Take down each entry exactly as written.

# # # # # # #

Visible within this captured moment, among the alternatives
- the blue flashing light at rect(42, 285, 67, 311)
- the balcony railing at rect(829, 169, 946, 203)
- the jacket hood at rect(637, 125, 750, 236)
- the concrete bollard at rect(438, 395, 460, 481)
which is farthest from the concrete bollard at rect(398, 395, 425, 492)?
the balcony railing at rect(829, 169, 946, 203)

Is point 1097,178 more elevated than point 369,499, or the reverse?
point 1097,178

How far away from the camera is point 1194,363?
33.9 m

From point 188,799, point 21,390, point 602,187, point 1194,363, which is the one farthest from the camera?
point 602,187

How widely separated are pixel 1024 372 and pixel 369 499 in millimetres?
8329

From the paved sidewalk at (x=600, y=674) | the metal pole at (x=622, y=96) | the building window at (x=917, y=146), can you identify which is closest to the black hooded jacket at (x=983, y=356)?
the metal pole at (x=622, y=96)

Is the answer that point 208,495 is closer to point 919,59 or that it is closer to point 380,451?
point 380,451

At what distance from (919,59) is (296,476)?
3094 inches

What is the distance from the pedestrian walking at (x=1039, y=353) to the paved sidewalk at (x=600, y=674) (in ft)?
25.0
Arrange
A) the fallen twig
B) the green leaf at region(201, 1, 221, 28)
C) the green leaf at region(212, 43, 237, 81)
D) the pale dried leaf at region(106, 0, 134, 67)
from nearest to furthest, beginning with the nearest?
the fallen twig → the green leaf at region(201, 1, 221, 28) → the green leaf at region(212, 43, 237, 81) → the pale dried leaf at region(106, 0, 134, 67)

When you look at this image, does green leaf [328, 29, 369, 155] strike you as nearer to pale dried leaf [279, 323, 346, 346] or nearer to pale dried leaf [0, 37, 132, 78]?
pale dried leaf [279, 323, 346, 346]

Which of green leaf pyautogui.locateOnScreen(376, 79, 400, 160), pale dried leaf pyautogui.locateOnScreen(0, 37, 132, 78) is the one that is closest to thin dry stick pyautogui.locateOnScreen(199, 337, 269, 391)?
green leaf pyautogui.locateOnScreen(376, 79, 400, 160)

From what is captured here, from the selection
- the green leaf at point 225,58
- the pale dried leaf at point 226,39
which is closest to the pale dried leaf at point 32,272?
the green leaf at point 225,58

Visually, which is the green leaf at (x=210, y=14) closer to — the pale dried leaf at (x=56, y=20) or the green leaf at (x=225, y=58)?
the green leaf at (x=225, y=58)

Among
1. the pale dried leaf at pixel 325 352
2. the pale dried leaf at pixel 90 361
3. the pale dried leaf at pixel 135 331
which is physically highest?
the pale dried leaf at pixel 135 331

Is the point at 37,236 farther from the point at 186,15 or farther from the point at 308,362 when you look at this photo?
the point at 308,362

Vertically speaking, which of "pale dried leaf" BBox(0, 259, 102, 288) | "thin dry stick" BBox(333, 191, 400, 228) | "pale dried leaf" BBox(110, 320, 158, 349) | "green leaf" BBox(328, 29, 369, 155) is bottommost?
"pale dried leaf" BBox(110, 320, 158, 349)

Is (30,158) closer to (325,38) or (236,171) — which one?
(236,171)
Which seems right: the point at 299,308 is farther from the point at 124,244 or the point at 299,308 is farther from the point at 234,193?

# # # # # # #

■ **THE RESULT**
Visible within this captured moment, among the alternatives
- the blue flashing light at rect(42, 285, 67, 311)
- the balcony railing at rect(829, 169, 946, 203)
- the jacket hood at rect(637, 125, 750, 236)
- the concrete bollard at rect(438, 395, 460, 481)
which is farthest from the concrete bollard at rect(398, 395, 425, 492)?
the balcony railing at rect(829, 169, 946, 203)

Is point 1097,178 more elevated than point 369,499, or the reverse?
point 1097,178

How far away from the camera is point 1194,363?
33.9 m

From point 188,799, point 21,390, point 602,187, point 1194,363, which is the one farthest from the camera?
point 602,187

How widely separated are pixel 1024 372 and pixel 369 499 in millimetres?
8329

From the paved sidewalk at (x=600, y=674) | the metal pole at (x=622, y=96) | the building window at (x=917, y=146), can you identify which is closest to the black hooded jacket at (x=983, y=356)?
the metal pole at (x=622, y=96)

Is the answer that point 208,495 is closer to point 919,59 or that it is closer to point 380,451?
point 380,451

At what distance from (919,59) is (296,476)?
3094 inches

What is the distance from the pedestrian walking at (x=1039, y=353) to the paved sidewalk at (x=600, y=674) (in ft)?
25.0
Arrange
A) the fallen twig
B) the green leaf at region(201, 1, 221, 28)
C) the green leaf at region(212, 43, 237, 81)
D) the pale dried leaf at region(106, 0, 134, 67)
from nearest to furthest, beginning with the nearest?
the fallen twig → the green leaf at region(201, 1, 221, 28) → the green leaf at region(212, 43, 237, 81) → the pale dried leaf at region(106, 0, 134, 67)

When you look at this image, does green leaf [328, 29, 369, 155] strike you as nearer to pale dried leaf [279, 323, 346, 346] or nearer to pale dried leaf [0, 37, 132, 78]?
pale dried leaf [279, 323, 346, 346]

Which of green leaf pyautogui.locateOnScreen(376, 79, 400, 160), pale dried leaf pyautogui.locateOnScreen(0, 37, 132, 78) is the one that is closest to thin dry stick pyautogui.locateOnScreen(199, 337, 269, 391)?
green leaf pyautogui.locateOnScreen(376, 79, 400, 160)

From what is captured here, from the selection
- the green leaf at point 225,58
- the pale dried leaf at point 226,39
which is closest to the pale dried leaf at point 32,272?
the green leaf at point 225,58

Visually, which is the green leaf at (x=210, y=14) closer to — the pale dried leaf at (x=56, y=20) or the green leaf at (x=225, y=58)?
the green leaf at (x=225, y=58)

Among
1. the pale dried leaf at pixel 325 352
2. the pale dried leaf at pixel 90 361
3. the pale dried leaf at pixel 135 331
which is physically highest?
the pale dried leaf at pixel 135 331

Is the point at 37,236 farther from the point at 186,15 or farther from the point at 308,362 when you look at this photo?
the point at 308,362

Vertically speaking, which of "pale dried leaf" BBox(0, 259, 102, 288) | "thin dry stick" BBox(333, 191, 400, 228) | "pale dried leaf" BBox(110, 320, 158, 349) | "green leaf" BBox(328, 29, 369, 155) is bottommost?
"pale dried leaf" BBox(110, 320, 158, 349)

Is (30,158) closer to (325,38) or (236,171) — which one?
(236,171)
Which seems right: the point at 299,308 is farther from the point at 124,244 or the point at 299,308 is farther from the point at 234,193?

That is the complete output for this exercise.